What to work on :: Once the line containing "moving: 77%" is found in the listing below, return it and each line after it through the last, exactly as given.

※ ※ ※

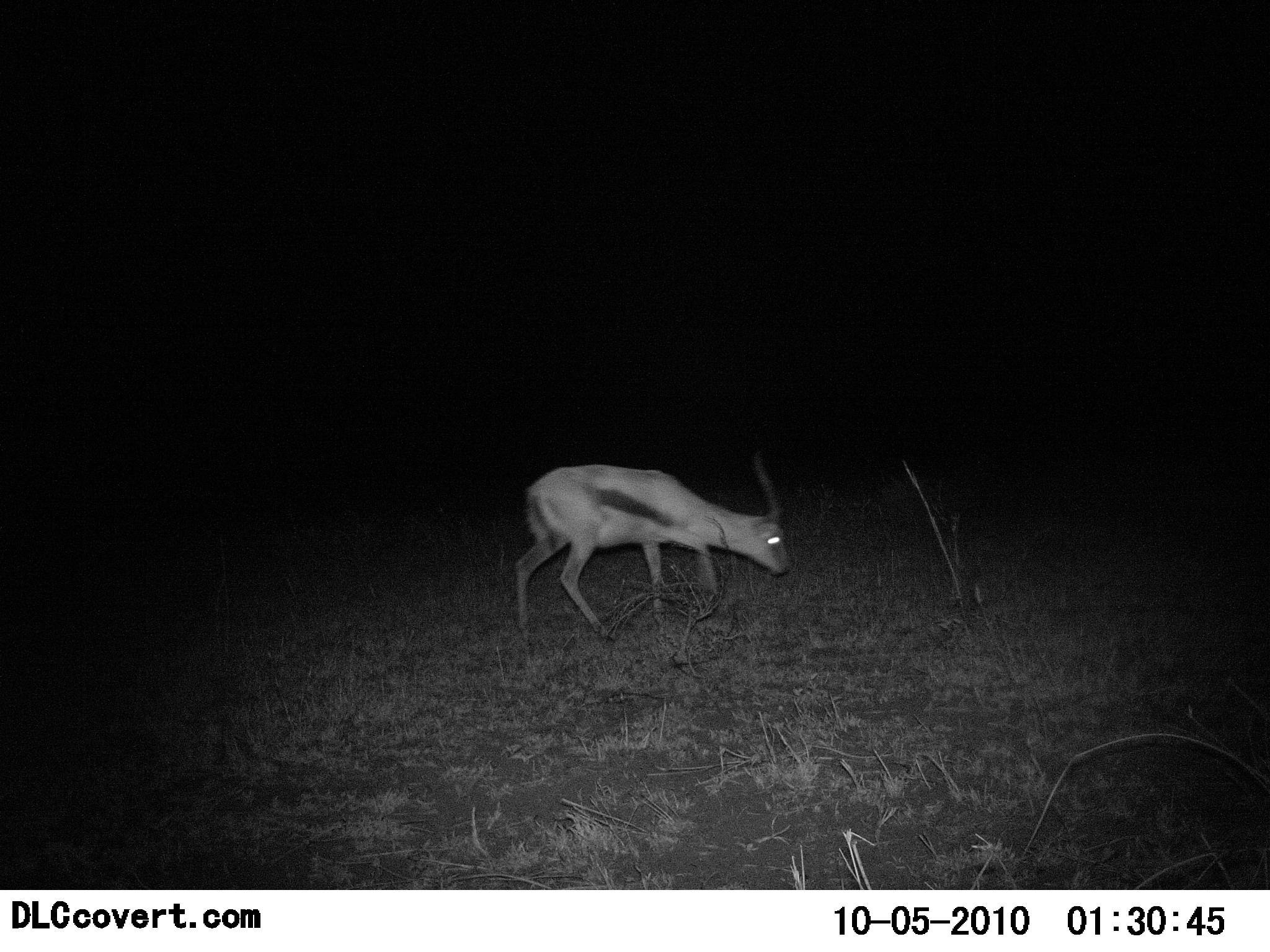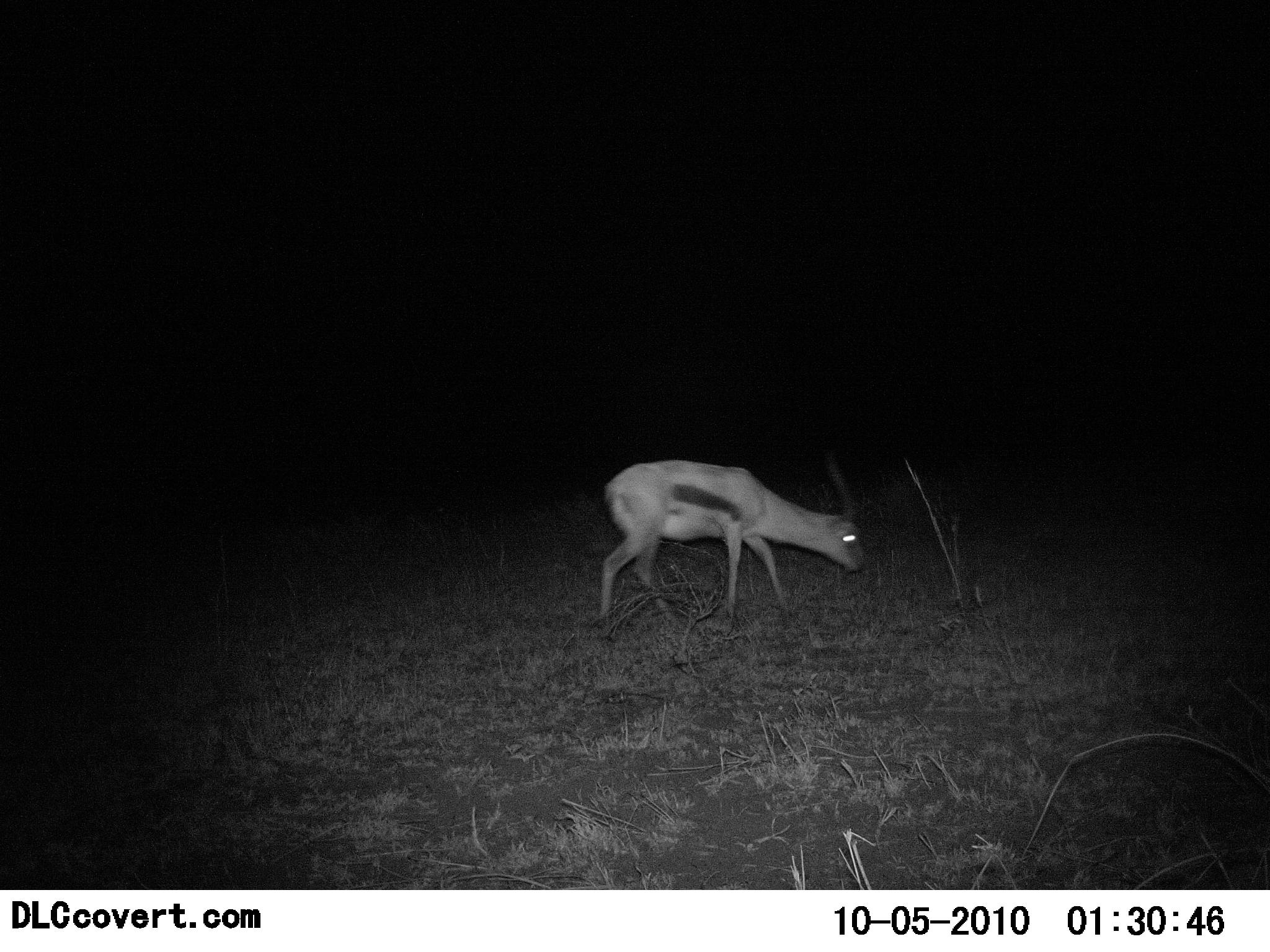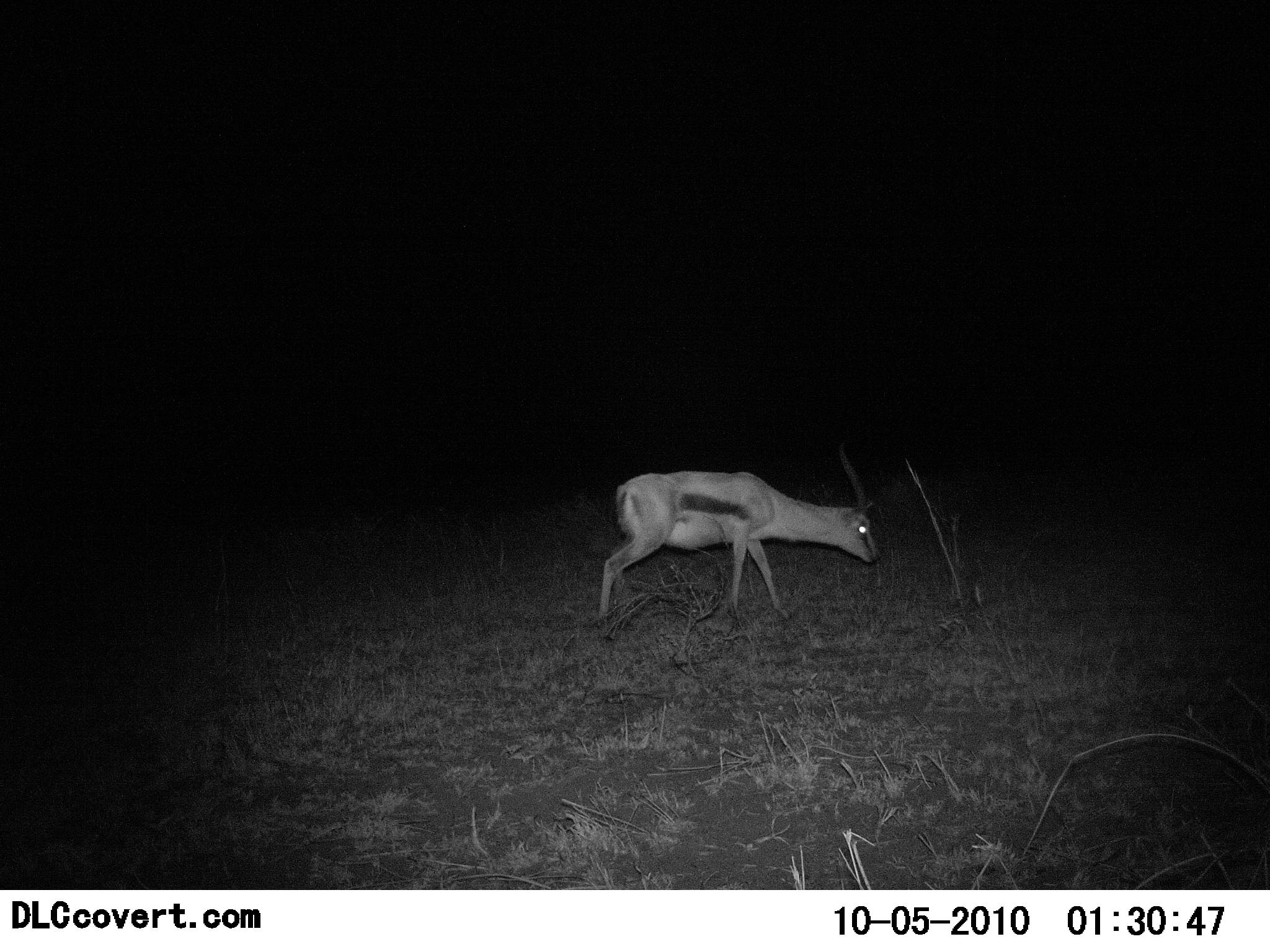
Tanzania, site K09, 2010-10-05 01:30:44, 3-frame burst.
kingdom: Animalia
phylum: Chordata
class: Mammalia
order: Artiodactyla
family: Bovidae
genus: Eudorcas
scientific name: Eudorcas thomsonii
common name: thomson's gazelle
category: gazellethomsons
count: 1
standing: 8%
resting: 0%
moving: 77%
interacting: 0%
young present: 0%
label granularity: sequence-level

※ ※ ※

Task answer ::
moving: 77%
interacting: 0%
young present: 0%
label granularity: sequence-level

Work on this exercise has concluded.